#### What you should do
When you reach the line containing "2005, nr 1, s. 27-34", begin reproducing the material exactly, stop after the line containing "Teaching Thinking Skills, 2nd", and leave out any pictures along the way.
══════════════════════════════
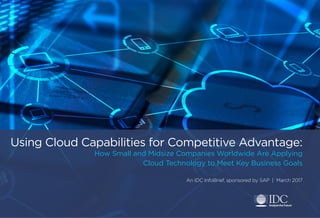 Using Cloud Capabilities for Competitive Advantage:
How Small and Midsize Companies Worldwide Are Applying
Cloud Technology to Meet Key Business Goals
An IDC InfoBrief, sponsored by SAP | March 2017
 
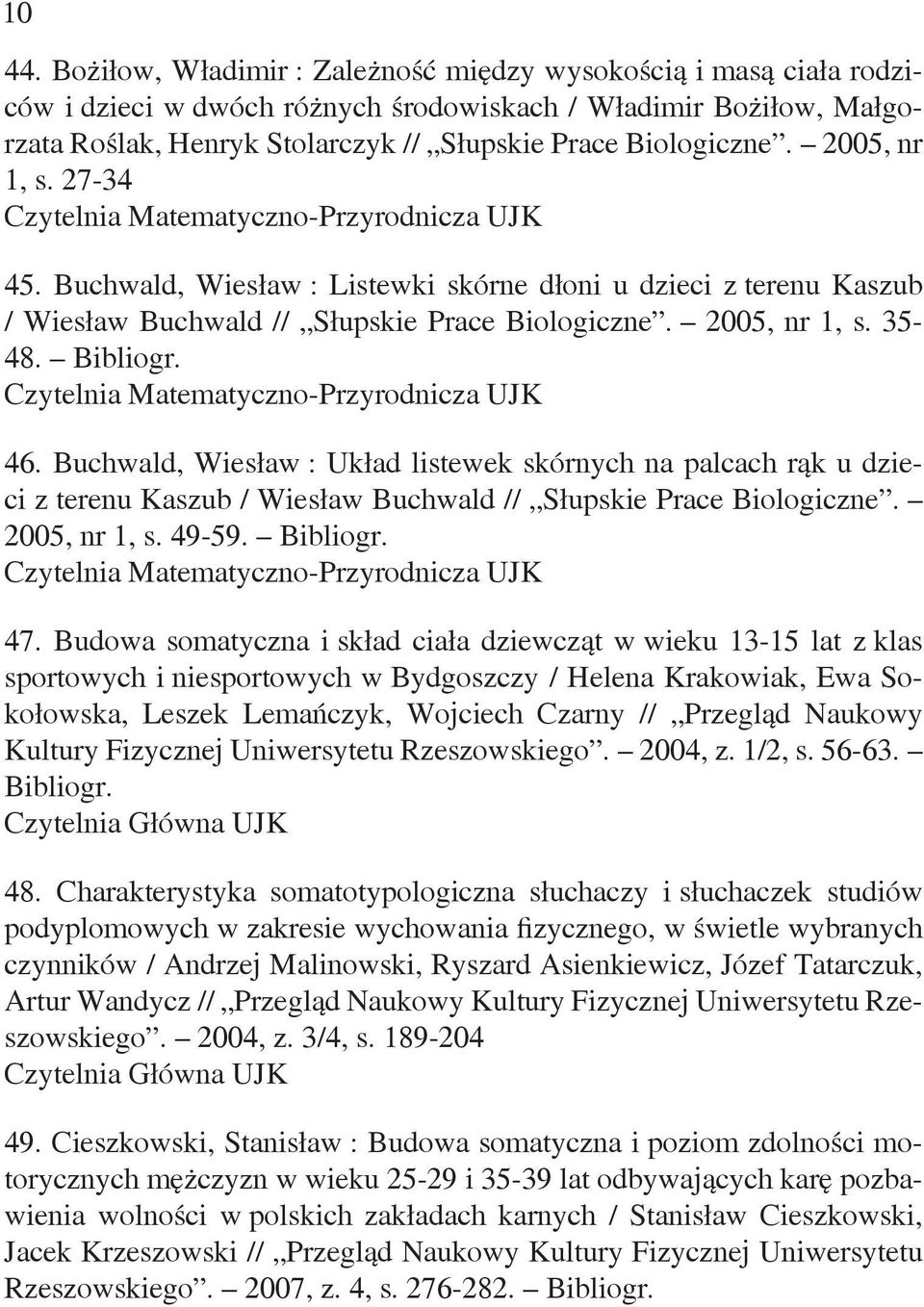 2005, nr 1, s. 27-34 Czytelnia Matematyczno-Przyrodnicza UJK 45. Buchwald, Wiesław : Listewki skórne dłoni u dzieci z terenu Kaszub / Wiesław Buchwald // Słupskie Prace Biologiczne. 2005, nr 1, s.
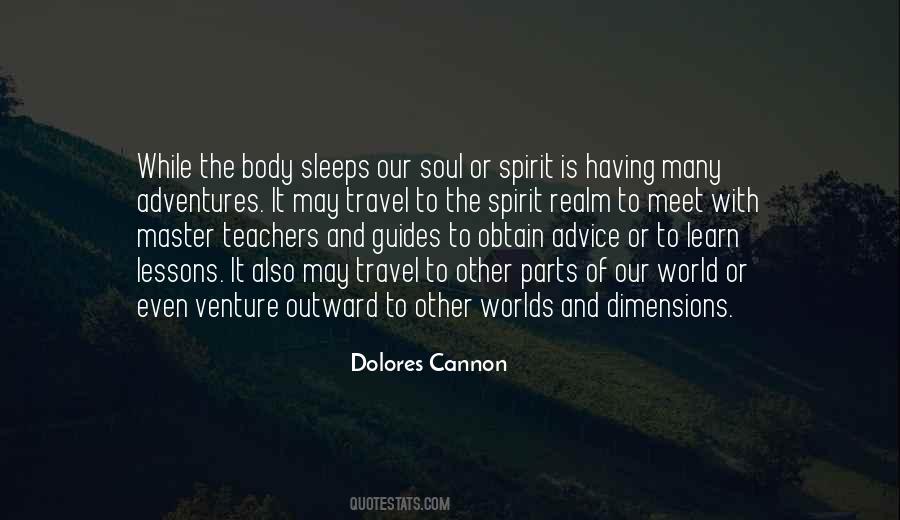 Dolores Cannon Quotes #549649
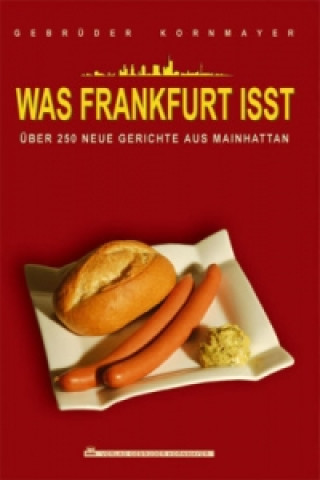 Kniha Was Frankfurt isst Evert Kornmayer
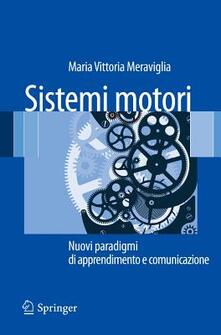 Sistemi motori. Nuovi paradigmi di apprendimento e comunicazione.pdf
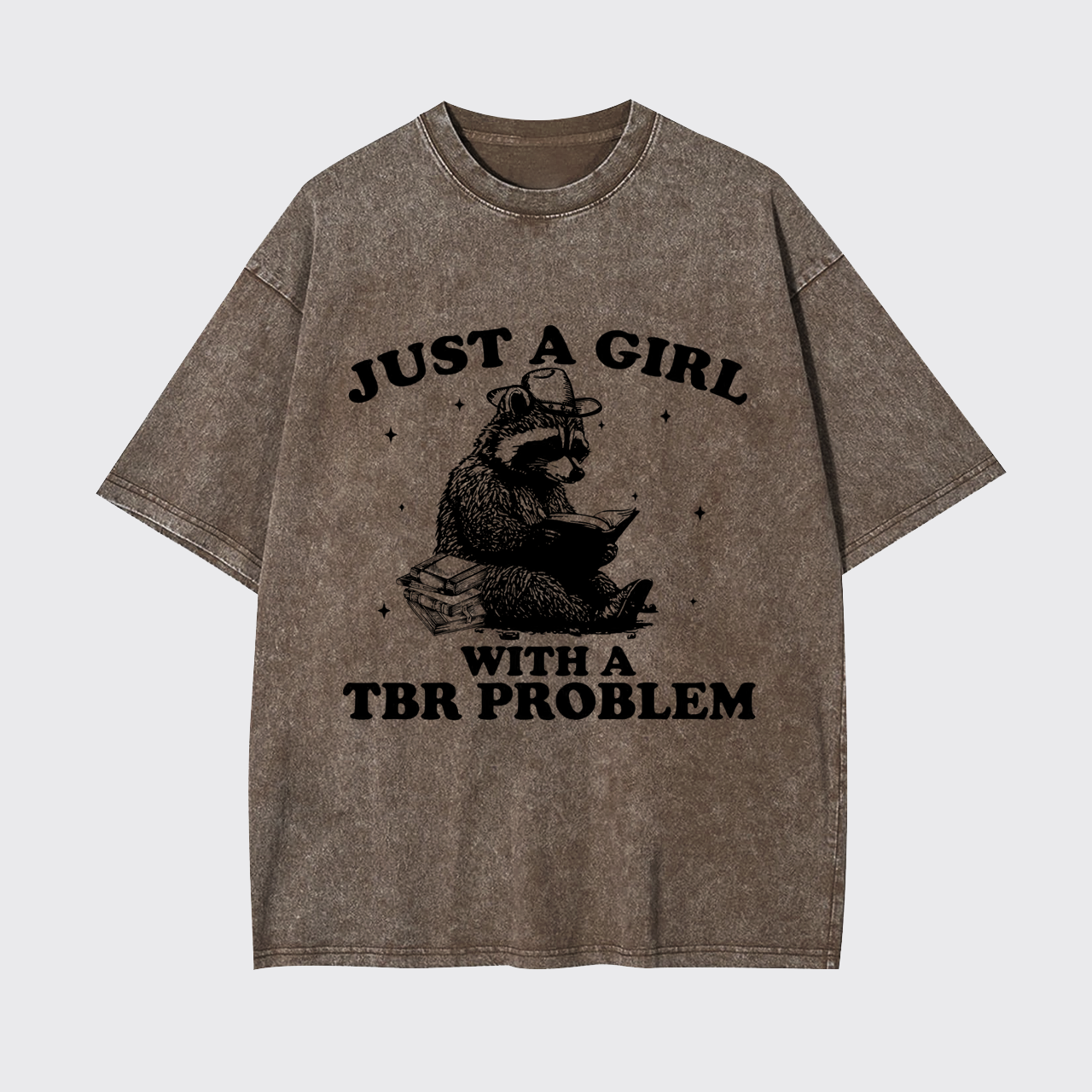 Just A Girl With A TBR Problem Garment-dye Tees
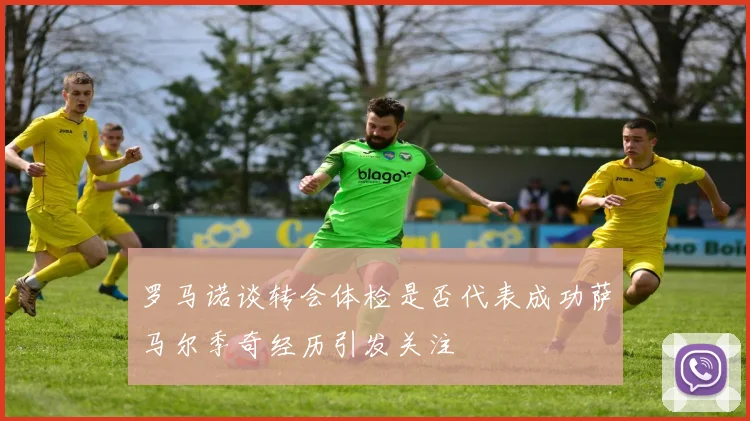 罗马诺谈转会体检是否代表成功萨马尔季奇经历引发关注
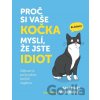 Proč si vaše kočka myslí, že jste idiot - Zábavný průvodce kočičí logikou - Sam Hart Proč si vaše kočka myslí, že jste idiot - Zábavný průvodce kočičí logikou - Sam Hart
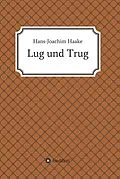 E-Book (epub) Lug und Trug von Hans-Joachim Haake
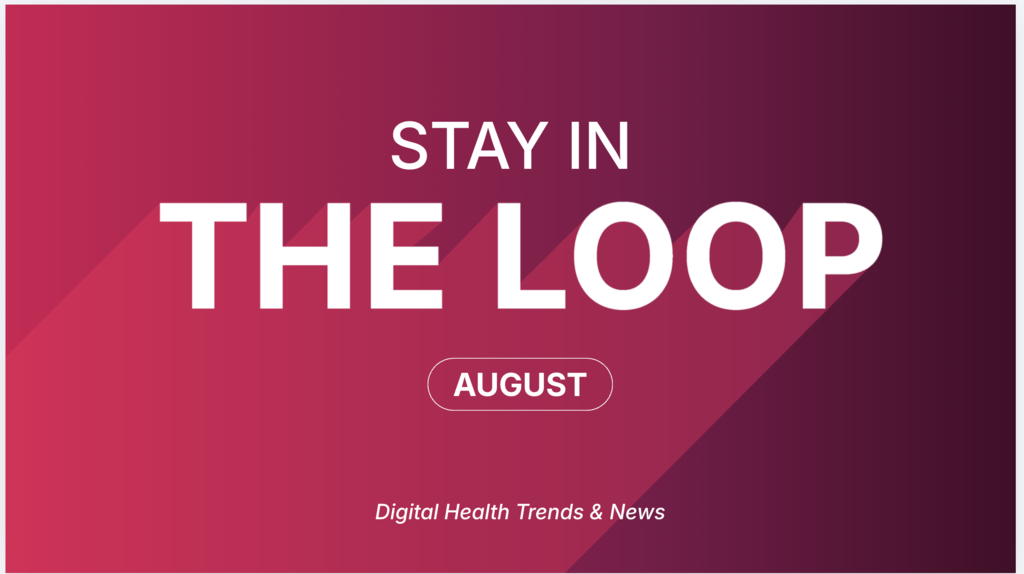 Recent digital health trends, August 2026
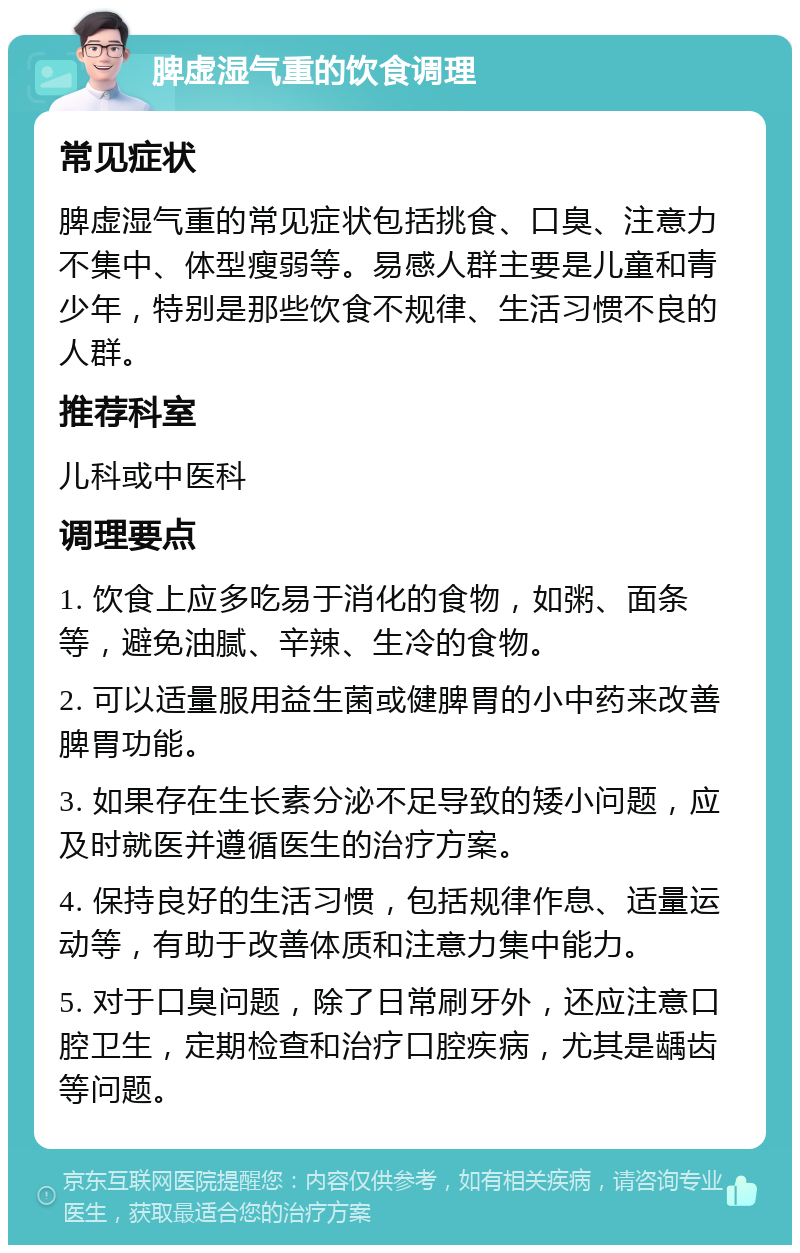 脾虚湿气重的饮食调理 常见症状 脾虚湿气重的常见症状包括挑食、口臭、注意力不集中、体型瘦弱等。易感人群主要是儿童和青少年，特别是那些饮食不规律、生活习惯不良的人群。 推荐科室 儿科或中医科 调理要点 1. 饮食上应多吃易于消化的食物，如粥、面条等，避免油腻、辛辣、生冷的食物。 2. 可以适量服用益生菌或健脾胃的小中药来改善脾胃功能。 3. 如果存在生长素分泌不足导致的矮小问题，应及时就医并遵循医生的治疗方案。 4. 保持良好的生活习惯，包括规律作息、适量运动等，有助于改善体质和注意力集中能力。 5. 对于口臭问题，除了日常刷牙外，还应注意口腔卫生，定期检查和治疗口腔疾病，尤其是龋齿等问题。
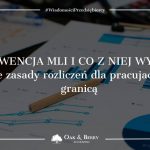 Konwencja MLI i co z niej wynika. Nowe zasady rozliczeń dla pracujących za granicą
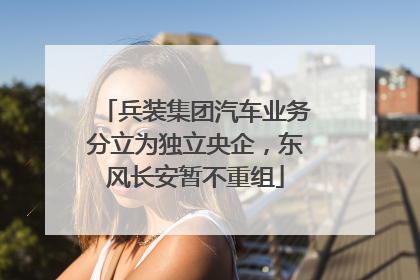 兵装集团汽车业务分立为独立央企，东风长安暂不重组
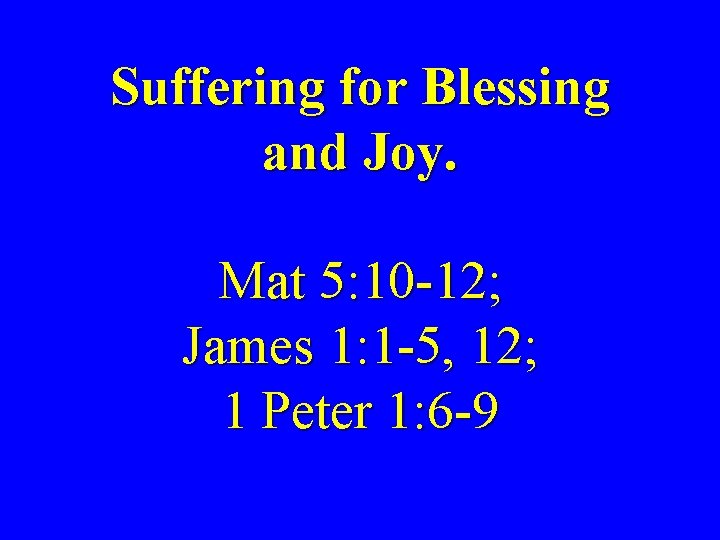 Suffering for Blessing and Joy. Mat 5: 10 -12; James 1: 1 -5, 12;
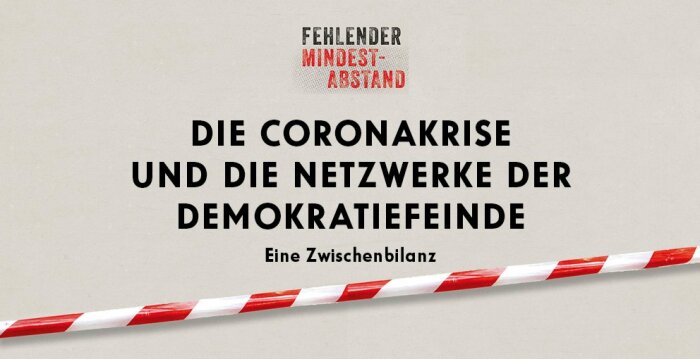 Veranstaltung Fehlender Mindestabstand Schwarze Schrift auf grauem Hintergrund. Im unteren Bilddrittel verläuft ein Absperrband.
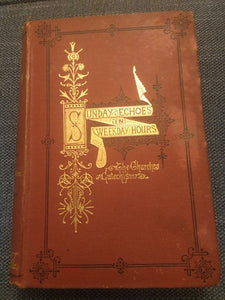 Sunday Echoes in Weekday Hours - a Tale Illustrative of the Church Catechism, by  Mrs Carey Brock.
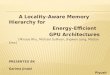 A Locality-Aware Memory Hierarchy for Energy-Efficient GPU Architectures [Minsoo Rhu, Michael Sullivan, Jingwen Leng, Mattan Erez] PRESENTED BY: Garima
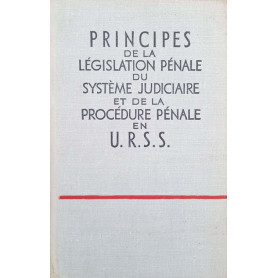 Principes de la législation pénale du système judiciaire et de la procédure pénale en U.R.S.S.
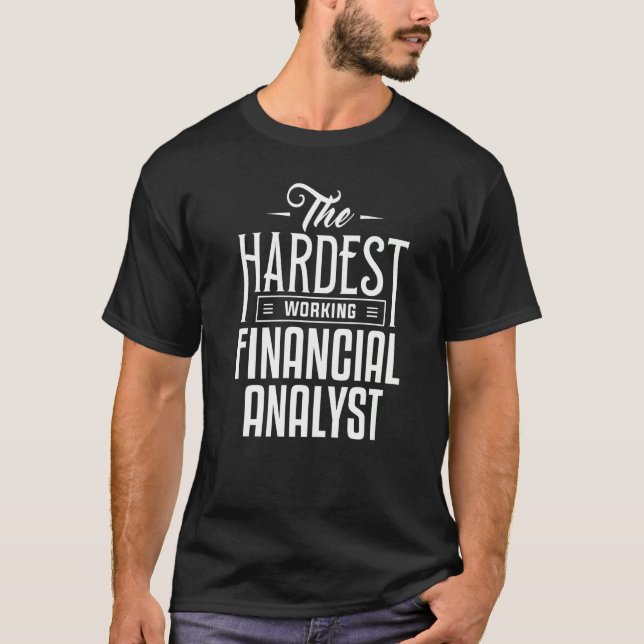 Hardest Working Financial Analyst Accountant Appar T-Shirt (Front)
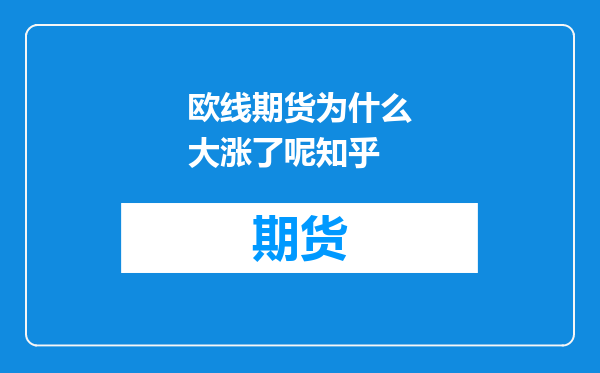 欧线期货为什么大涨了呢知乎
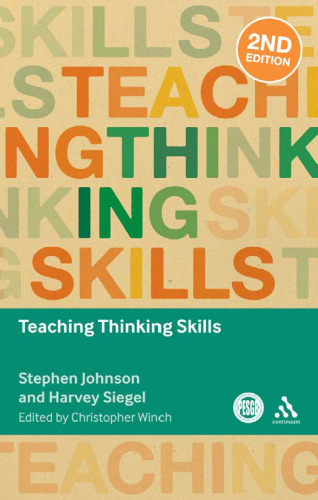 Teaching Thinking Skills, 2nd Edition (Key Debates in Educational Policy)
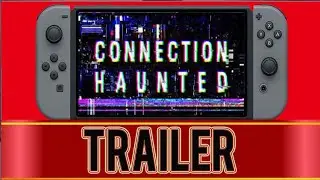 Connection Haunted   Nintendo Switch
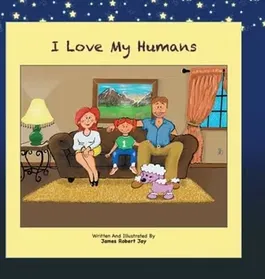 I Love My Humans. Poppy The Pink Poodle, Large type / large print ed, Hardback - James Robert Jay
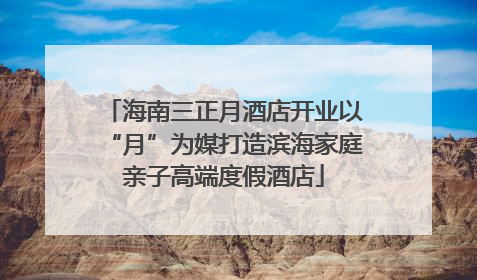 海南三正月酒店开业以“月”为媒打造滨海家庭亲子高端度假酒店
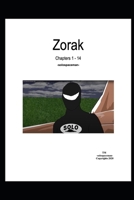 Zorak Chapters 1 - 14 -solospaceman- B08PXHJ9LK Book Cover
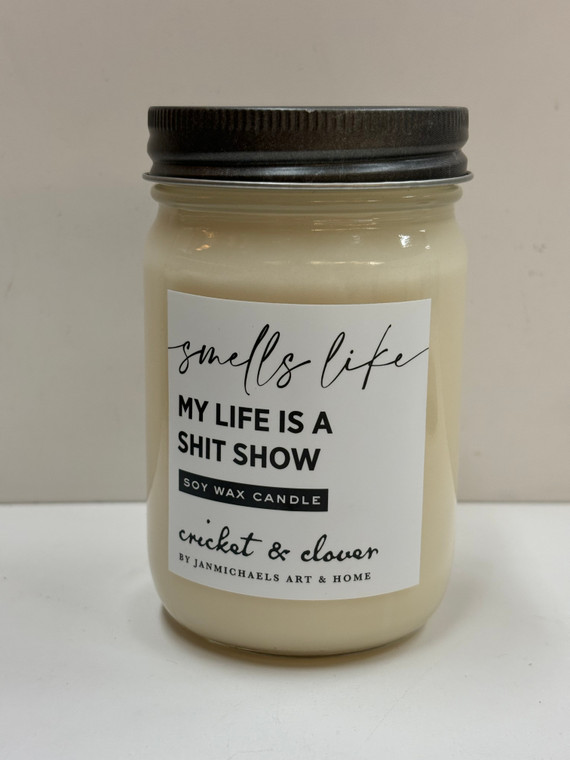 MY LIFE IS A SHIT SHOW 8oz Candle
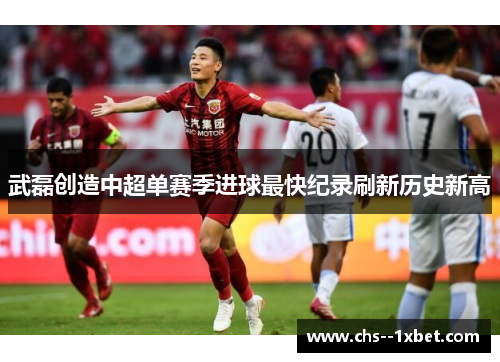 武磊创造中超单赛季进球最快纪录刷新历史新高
══════════════════════════════
#### Response to the task
 2005, nr 1, s. 27-34 Czytelnia Matematyczno-Przyrodnicza UJK 45. Buchwald, Wiesław : Listewki skórne dłoni u dzieci z terenu Kaszub / Wiesław Buchwald // Słupskie Prace Biologiczne. 2005, nr 1, s.
 Dolores Cannon Quotes #549649
 Kniha Was Frankfurt isst Evert Kornmayer
 Sistemi motori. Nuovi paradigmi di apprendimento e comunicazione.pdf
 Just A Girl With A TBR Problem Garment-dye Tees
 罗马诺谈转会体检是否代表成功萨马尔季奇经历引发关注
 Proč si vaše kočka myslí, že jste idiot - Zábavný průvodce kočičí logikou - Sam Hart Proč si vaše kočka myslí, že jste idiot - Zábavný průvodce kočičí logikou - Sam Hart
 E-Book (epub) Lug und Trug von Hans-Joachim Haake
 Recent digital health trends, August 2026
 脾虚湿气重的饮食调理 常见症状 脾虚湿气重的常见症状包括挑食、口臭、注意力不集中、体型瘦弱等。易感人群主要是儿童和青少年，特别是那些饮食不规律、生活习惯不良的人群。 推荐科室 儿科或中医科 调理要点 1. 饮食上应多吃易于消化的食物，如粥、面条等，避免油腻、辛辣、生冷的食物。 2. 可以适量服用益生菌或健脾胃的小中药来改善脾胃功能。 3. 如果存在生长素分泌不足导致的矮小问题，应及时就医并遵循医生的治疗方案。 4. 保持良好的生活习惯，包括规律作息、适量运动等，有助于改善体质和注意力集中能力。 5. 对于口臭问题，除了日常刷牙外，还应注意口腔卫生，定期检查和治疗口腔疾病，尤其是龋齿等问题。
 Konwencja MLI i co z niej wynika. Nowe zasady rozliczeń dla pracujących za granicą
 兵装集团汽车业务分立为独立央企，东风长安暂不重组
 Suffering for Blessing and Joy. Mat 5: 10 -12; James 1: 1 -5, 12;
 Veranstaltung Fehlender Mindestabstand Schwarze Schrift auf grauem Hintergrund. Im unteren Bilddrittel verläuft ein Absperrband.
 Sunday Echoes in Weekday Hours - a Tale Illustrative of the Church Catechism, by  Mrs Carey Brock.
 A Locality-Aware Memory Hierarchy for Energy-Efficient GPU Architectures [Minsoo Rhu, Michael Sullivan, Jingwen Leng, Mattan Erez] PRESENTED BY: Garima
 Principes de la législation pénale du système judiciaire et de la procédure pénale en U.R.S.S.
 Hardest Working Financial Analyst Accountant Appar T-Shirt (Front)
 欧线期货为什么大涨了呢知乎
 Teaching Thinking Skills, 2nd Edition (Key Debates in Educational Policy)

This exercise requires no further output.